November 16, 2021
-American Military News
A U.S. Navy officer was found guilty on Monday of firearms charges and hiding his ties to a Chinese arms dealer.
On Monday, the Department of Justice announced Lt. Fan Yang, 36, was found guilty of conspiring with his wife and a Chinese businessman to violate U.S. firearms laws, make false written statements to federally licensed firearms dealers, and make false statements about his ties with the Chinese businessman during a security clearance background investigation.
Yang was a Naval Flight Officer trained in anti-submarine warfare who flew on Navy P-8 Poseidon aircraft. Yang had a top-secret security clearance as part of his military duties.

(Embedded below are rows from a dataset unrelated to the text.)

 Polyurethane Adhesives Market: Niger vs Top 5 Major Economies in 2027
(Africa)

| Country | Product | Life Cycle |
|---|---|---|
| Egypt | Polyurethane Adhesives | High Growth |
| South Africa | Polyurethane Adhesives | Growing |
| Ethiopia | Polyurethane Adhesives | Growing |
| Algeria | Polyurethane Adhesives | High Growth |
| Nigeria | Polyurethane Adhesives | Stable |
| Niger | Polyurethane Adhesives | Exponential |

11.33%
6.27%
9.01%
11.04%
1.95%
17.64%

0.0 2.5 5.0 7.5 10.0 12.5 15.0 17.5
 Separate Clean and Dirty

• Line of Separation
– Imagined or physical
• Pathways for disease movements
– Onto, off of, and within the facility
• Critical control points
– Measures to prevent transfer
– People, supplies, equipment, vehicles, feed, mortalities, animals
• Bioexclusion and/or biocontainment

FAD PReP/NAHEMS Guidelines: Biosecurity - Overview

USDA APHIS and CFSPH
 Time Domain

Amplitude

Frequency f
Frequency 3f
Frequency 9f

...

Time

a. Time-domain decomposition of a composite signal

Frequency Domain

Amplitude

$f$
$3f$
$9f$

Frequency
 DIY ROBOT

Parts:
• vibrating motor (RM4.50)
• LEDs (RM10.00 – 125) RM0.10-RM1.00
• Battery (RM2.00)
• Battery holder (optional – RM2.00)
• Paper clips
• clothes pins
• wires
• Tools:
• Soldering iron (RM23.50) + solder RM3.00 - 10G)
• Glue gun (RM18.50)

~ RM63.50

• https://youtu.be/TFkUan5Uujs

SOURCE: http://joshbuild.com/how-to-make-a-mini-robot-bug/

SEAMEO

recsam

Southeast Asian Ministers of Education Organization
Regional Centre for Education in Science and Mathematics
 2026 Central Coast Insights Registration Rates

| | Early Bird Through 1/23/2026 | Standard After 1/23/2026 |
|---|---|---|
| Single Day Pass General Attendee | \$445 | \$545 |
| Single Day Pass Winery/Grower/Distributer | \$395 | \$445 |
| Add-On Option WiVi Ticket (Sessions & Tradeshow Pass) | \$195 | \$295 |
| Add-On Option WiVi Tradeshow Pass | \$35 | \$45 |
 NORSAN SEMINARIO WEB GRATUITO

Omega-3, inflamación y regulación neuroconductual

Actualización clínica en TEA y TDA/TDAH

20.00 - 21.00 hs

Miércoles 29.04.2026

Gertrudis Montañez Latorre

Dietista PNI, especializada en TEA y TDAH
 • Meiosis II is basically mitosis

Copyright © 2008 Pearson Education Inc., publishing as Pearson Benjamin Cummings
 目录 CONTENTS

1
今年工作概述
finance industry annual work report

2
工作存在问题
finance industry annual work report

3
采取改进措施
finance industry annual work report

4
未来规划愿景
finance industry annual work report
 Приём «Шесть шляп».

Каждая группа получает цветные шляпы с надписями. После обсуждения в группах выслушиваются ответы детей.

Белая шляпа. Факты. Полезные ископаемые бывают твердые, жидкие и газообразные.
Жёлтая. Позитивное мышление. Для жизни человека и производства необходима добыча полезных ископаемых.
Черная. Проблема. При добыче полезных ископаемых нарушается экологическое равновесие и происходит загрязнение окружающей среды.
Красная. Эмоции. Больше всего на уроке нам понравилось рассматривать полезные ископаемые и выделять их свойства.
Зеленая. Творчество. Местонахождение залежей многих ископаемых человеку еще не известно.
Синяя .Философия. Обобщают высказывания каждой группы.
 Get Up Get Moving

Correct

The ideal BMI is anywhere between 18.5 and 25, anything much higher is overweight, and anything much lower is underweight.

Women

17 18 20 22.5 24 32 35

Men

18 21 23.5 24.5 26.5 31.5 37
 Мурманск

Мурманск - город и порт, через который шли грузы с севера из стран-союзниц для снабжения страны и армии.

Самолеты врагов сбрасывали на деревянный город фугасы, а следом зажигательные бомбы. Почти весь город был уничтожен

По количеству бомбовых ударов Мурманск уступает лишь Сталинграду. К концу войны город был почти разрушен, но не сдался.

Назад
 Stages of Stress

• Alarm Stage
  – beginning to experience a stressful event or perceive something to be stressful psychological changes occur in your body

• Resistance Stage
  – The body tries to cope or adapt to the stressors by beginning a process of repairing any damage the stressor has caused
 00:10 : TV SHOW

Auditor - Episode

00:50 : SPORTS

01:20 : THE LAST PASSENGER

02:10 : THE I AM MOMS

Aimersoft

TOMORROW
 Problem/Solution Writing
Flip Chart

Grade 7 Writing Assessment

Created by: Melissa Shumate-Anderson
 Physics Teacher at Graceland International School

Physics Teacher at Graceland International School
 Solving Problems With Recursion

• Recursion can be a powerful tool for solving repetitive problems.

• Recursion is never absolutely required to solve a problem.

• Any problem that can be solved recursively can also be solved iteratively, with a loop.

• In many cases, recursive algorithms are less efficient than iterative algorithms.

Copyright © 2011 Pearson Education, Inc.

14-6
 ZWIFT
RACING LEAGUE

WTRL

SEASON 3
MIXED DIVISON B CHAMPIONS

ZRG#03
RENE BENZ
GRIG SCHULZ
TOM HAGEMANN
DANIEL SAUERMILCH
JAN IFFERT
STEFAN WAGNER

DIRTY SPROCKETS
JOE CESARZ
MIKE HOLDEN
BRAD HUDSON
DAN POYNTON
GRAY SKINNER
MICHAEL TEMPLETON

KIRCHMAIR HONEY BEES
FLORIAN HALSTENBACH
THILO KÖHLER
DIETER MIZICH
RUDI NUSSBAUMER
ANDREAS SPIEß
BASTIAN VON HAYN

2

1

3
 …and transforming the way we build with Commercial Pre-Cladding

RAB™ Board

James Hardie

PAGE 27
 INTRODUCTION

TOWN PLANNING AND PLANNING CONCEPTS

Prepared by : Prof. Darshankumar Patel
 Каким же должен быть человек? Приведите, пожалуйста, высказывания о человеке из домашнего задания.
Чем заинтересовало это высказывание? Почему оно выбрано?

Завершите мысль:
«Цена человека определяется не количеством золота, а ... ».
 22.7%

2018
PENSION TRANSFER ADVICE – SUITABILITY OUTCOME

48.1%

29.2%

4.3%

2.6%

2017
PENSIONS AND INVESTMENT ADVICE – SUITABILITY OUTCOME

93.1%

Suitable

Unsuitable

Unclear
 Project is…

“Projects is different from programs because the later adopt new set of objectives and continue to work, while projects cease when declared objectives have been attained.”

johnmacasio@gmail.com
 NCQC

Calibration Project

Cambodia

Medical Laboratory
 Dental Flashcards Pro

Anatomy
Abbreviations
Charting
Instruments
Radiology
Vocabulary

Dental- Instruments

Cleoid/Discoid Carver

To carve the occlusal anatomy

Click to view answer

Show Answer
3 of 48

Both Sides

According to evidence presented during his trial, prior to becoming a commissioned officer, Yang formed a relationship with the Chinese businessman, Ge Songtao, who was the chairman of Shanghai Breeze Technology Co. Ltd. The company, based out of Shanghai, purchased maritime equipment designed for law enforcement and the military from the U.S. and exported it to China.
In 2016, while Yang was stationed in Jacksonville, he recommended that Ge hire his wife Yang Yang as an employee of Shanghai Breeze. During her time working for Shanghai Breeze, she received more than $300,000 to cover her salary, the company’s expenses in the U.S. and for purchasing goods at Ge’s direction. Some of the funds were routed through Yang’s family business, BQ Tree LLC.
In 2017 and in 2018, Yang purchased a Sig Sauer 9mm pistol and a Glock 9mm pistol on Ge’s behalf. In each case, Yang filed Firearms Transactions Records (ATF Form-4473) on which he falsely indicated he was purchasing the firearms for himself and not Ge.
Ge was also charged with conspiring to submit false export information through the federal government’s Automated Export System and attempting to export special forces maritime raiding craft and engines to China. Ge plead guilty to the charge in November 2020. During his case, Ge’s attorney admitted Ge planned to “reverse-engineer” the equipment and then “use it in a bid to the Chinese Navy.”
In January 2019, while Yang worked as an instructor at the Maritime Patrol and Reconnaissance Weapons School in Jacksonville, Florida, he completed a security clearance questionnaire in order to renew his top-secret security clearance. That questionnaire required that Yang disclose any close or continuing contacts with foreign nationals. Yang did not disclose the extent of his contacts with Ge, hid that he had maintained a bank account in China, sometimes worked for his family business, BQ Tree LLC, and possessed an expired Chinese passport.
With the convictions, Yang faces up to 30 years in federal prison. His sentencing hearing is scheduled for March 16, 2022.